Thursday, October 20, 2011

Roller Coaster Rides and Horror Shows

    Because of the book publication, I've been asked several times recently what I think about  how we handle death.  I have responded that we need to be more bold looking at it.  We need to not shy away from death, not try to get the viewing and the funeral over as quickly as we can.   So many other cultures (throughout history and now) have stopped the course of life when someone died. People didn't just go back to work Monday.  People didn't just reenter the flow of life as if nothing but a blip had occurred. 
     People mourned in a way that disrupted their life.  Something had changed; it could not be minimized or ignored.  Someone who mattered could not longer be spoken to, and hugged, and experienced.  Life stopped for a bit; history slowed down; the universe felt the loss of even one person. 
   Perhaps it is a reflection of a society where human life has been trivialized and economized  and naturalized   that we barely have time to stop for death, an event that simply doesn't matter in the overall scheme of things.   We are all atoms in motion, chemicals in a bag, in a universe of blind, pitiless indifference.  
   So I was heartened to read this in a recent article at First Things: 

Death in times past was not necessarily less tragic to those who lost loved ones, but death was more prevalent, more public, more visible, and more a natural part of life than it is today. Our society is truly death-denying. Fitness centers, alternative medicines, an endless supply of diets are the order of the day. Consumers want the fountain of youth. You may object, of course, that death is all around us. The news and the movies are filled with death. But I suggest that this phenomenon itself is a further sign of a death-denying society. Death has become so commonplace as to be unreal. We can ignore death because it happens to others and not to us, or it is simply pretend. We can gloss over real fear with pretend fear. This is why people ride roller-coasters and go to horror shows. 

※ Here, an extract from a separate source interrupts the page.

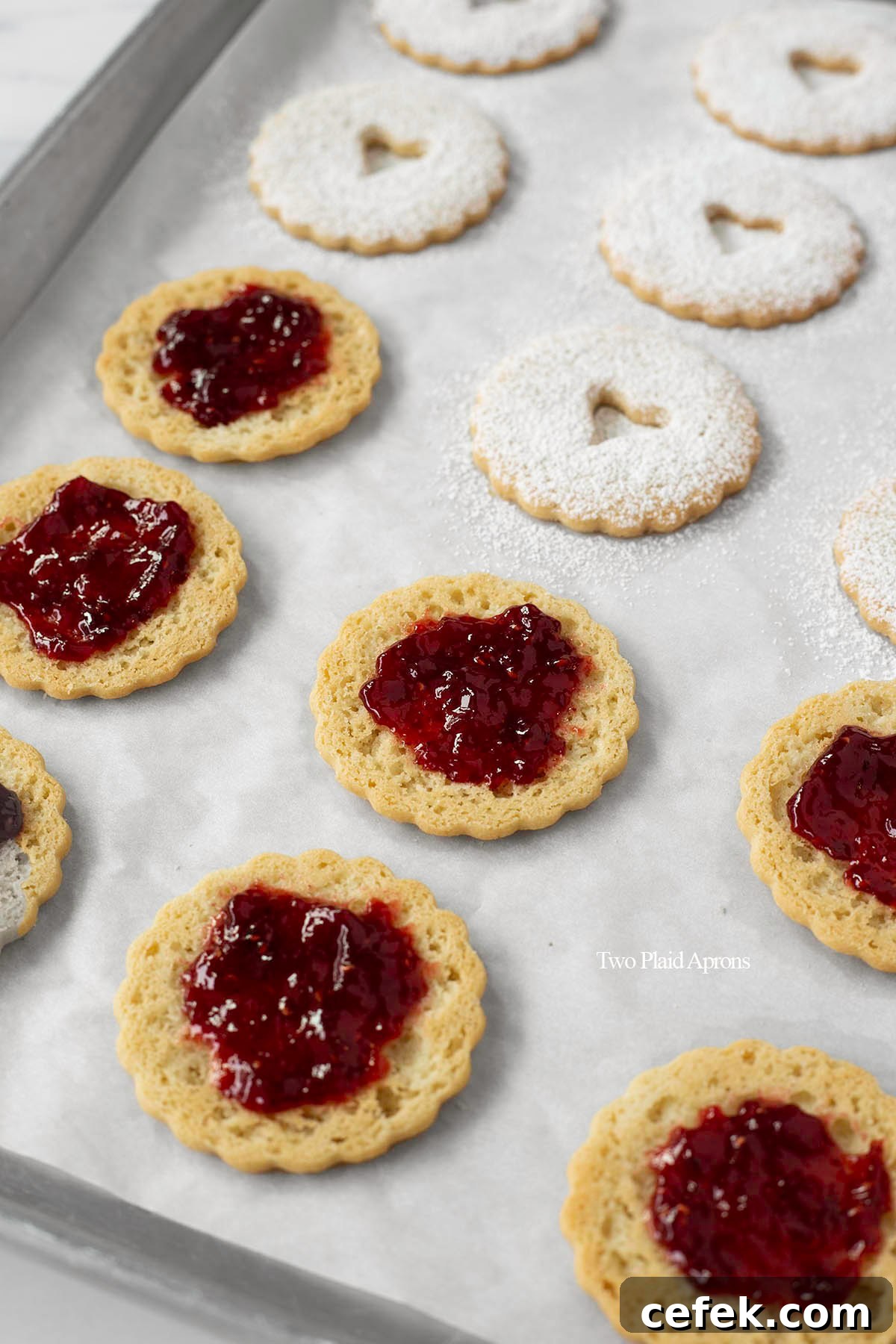 Linzer cookies with raspberry jam and powder sugar dusting.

 Preach it.  The life of pretend is for children, or for Peter Pan, but not for men and women who have grown up and seen the world for what it is.  

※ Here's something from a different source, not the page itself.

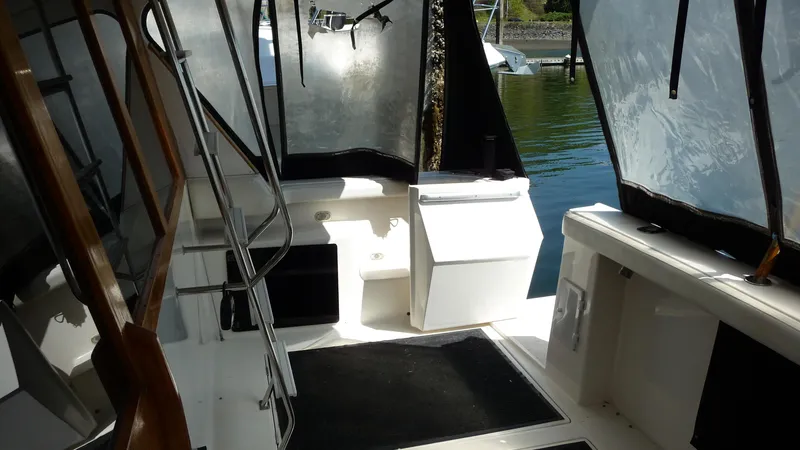 Slide: The Image of 1995 Bayliner 4788 Pilot House Motoryacht interior with seating and water view. - 10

  1. I agree, preach it! I am still amazed, that even after some people have had someone close to them die....they still seem to run from the reality of it and try to move past it as soon as they can.

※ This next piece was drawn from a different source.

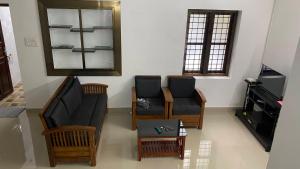 a living room with a couch and chairs and a mirror at Future homes in Kunnamkulam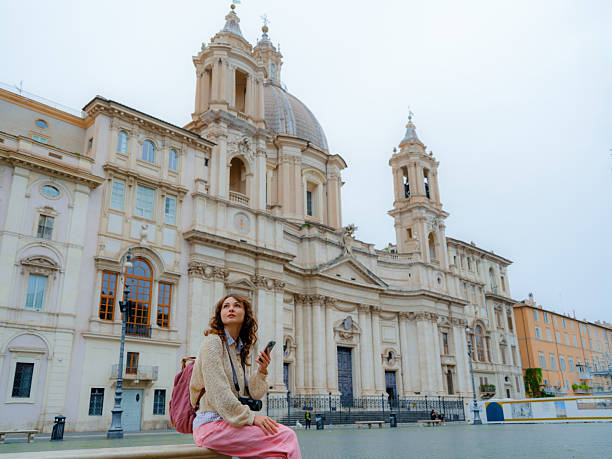 istock Woman using smartphone sitting on a bench on Plaza Navona during her visit in Rome 2206120017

  2. I agree too, and I think that all the death we see in the media, in movies, on TV actually trivializes it. Especially when the good guy is killing all the bad guys, without a thought to the significance of the act.

  3. My son wanted to watch Saving Private Ryan on TV the other night, and I was torn: what is the line between letting him see war for what it is vs. running the risk that he will become hardened to its realities?

  4. That's a toughy. Guess you have to gauge his maturity yourself, I dont think theres any simple rule to go by.